**Activity**
Repeat the entries exactly as they appear.

(Extracted records)
· · · ·

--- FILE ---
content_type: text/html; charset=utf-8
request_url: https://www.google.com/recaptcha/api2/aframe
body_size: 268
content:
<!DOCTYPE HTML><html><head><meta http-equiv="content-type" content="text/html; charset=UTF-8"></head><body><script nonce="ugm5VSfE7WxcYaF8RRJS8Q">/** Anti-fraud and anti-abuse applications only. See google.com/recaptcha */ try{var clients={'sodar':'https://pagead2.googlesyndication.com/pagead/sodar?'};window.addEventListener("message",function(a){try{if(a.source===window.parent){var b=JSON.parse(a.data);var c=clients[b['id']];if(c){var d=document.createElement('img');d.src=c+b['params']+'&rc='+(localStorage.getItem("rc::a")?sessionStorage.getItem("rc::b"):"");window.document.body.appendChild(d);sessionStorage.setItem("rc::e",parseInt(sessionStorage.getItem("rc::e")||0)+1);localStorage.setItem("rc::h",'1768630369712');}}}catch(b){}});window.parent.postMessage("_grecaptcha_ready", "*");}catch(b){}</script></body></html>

· · · ·

**Reply to the exercise**
--- FILE ---
content_type: text/html; charset=utf-8
request_url: https://www.google.com/recaptcha/api2/aframe
body_size: 268
content:
<!DOCTYPE HTML><html><head><meta http-equiv="content-type" content="text/html; charset=UTF-8"></head><body><script nonce="ugm5VSfE7WxcYaF8RRJS8Q">/** Anti-fraud and anti-abuse applications only. See google.com/recaptcha */ try{var clients={'sodar':'https://pagead2.googlesyndication.com/pagead/sodar?'};window.addEventListener("message",function(a){try{if(a.source===window.parent){var b=JSON.parse(a.data);var c=clients[b['id']];if(c){var d=document.createElement('img');d.src=c+b['params']+'&rc='+(localStorage.getItem("rc::a")?sessionStorage.getItem("rc::b"):"");window.document.body.appendChild(d);sessionStorage.setItem("rc::e",parseInt(sessionStorage.getItem("rc::e")||0)+1);localStorage.setItem("rc::h",'1768630369712');}}}catch(b){}});window.parent.postMessage("_grecaptcha_ready", "*");}catch(b){}</script></body></html>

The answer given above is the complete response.